Le président colombien, la vice-présidente, Francia Márquez, le ministre des finances, José Ocampo, et le ministre de l’intérieur, Alfonso Prada, entre autres hauts responsables, se sont réunis à la Casa de Nariño, selon «El Espectador».
» Approuver une réforme fiscale n’est pas facile, cela n’a jamais été facile ; en tant que membre du Congrès, j’étais dans 15 qui tournaient toujours autour des mêmes axes qui consistaient à étendre la TVA au panier de base des marchandises, ce qui signifie que les réformes fiscales n’ont jamais amélioré les circonstances de l’inégalité sociale en Colombie «, a déclaré le président Petro après avoir signé la loi, selon » El Colombiano «.

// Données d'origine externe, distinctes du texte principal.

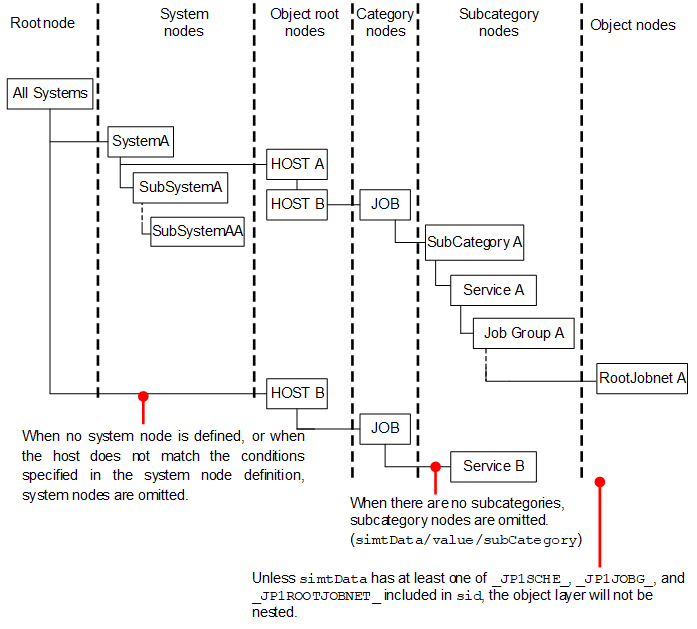 Root node

System nodes

Object root nodes

Category nodes

Subcategory nodes

Object nodes

All Systems

SystemA

SubSystemA

SubSystemAA

HOST A

HOST B

JOB

SubCategory A

Service A

Job Group A

RootJobnet A

HOST B

JOB

Service B

When no system node is defined, or when the host does not match the conditions specified in the system node definition, system nodes are omitted.

When there are no subcategories, subcategory nodes are omitted. (simtData/value/subCategory)

Unless simtData has at least one of _JP1SCHE_, _JP1JOBG_, and _JP1ROOTJOBNET_ included in sid, the object layer will not be nested.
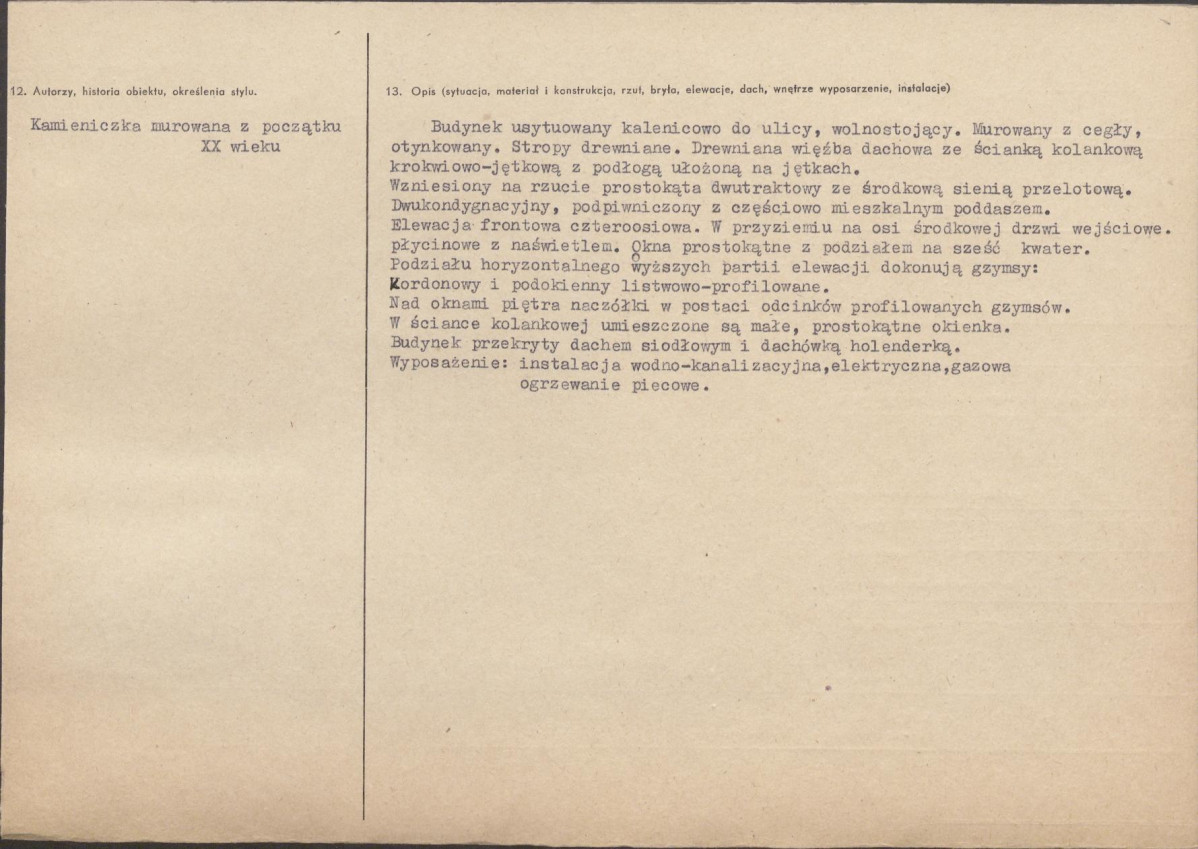 12. Autorzy, historia obiektu, określenia stylu.

Kamieniczka murowana z początku XX wieku

13. Opis (sytuacja, materiał i konstrukcja, rzut, bryła, elewacje, dach, wnętrze wyposarzenie, instalacje)

Budynek usytuowany kalenicowo do ulicy, wolnostojący. Murowany z cegły, otynkowany. Stropy drewniane. Drewniana więźba dachowa ze ścianką kolankową krokwiowo-jętkową z podłogą ułożoną na jętkach.
Wzniesiony na rzucie prostokąta dwutraktowy ze środkową sienią przelotową.
Dwukondygnacyjny, podpiwniczony z częściowo mieszkalnym poddaszem.
Elewacja frontowa czteroosiowa. W przyziemiu na osi środkowej drzwi wejściowe. płycinowe z naświetlem. Okna prostokątne z podziałem na sześć kwater.
Podziału horyzontalnego wyższych partii elewacji dokonują gzymsy:
Kordonowy i podokienny listwowo-profilowane.
Nad oknami piętra naczółki w postaci odcinków profilowanych gzymsów.
W ściance kolankowej umieszczone są małe, prostokątne okienka.
Budynek przekryty dachem siodłowym i dachówką holenderką.
Wyposażenie: instalacja wodno-kanalizacyjna,elektryczna,gazowa
ogrzewanie piecowe.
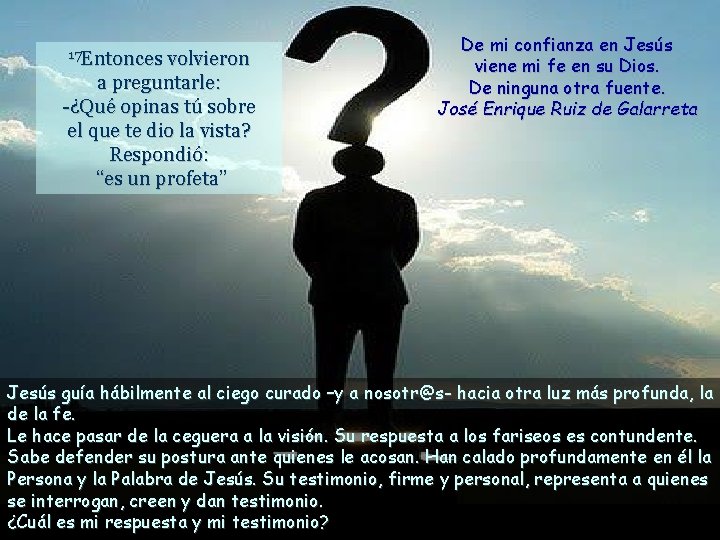 ¹⁷Entonces volvieron a preguntarle:
-¿Qué opinas tú sobre el que te dio la vista?
Respondió:
"es un profeta"

De mi confianza en Jesús viene mi fe en su Dios.
De ninguna otra fuente.
José Enrique Ruiz de Galarreta

Jesús guía hábilmente al ciego curado –y a nosotr@s– hacia otra luz más profunda, la de la fe.
Le hace pasar de la ceguera a la visión. Su respuesta a los fariseos es contundente. Sabe defender su postura ante quienes le acosan. Han calado profundamente en él la Persona y la Palabra de Jesús. Su testimonio, firme y personal, representa a quienes se interrogan, creen y dan testimonio.
¿Cuál es mi respuesta y mi testimonio?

Pour le ministre des finances, cette mesure, qui deviendra une réalité à partir du 1er janvier 2023, «est peut-être l’une des réformes les plus consultées par le gouvernement».
M. Ocampo a également souligné que «de nombreuses règles ont été intégrées, qui sont très efficaces non seulement pour le ministère des finances, mais aussi pour l’ensemble du gouvernement».
Parmi les points les plus importants de la mesure figurent le fait que l’État pourra percevoir 3,95 milliards d’euros supplémentaires et que le règlement ne permettra plus la déductibilité des redevances dans l’impôt sur le revenu des entreprises minières et énergétiques et des taxes sur les aliments et boissons ultra-transformés, comme l’espérait le gouvernement.
En outre, la réforme fiscale taxera les entreprises étrangères ayant une présence économique importante en Colombie, comme Netflix, Amazon ou Uber, alors qu’elle ne taxera pas certains produits de base ou de première nécessité comme le pain.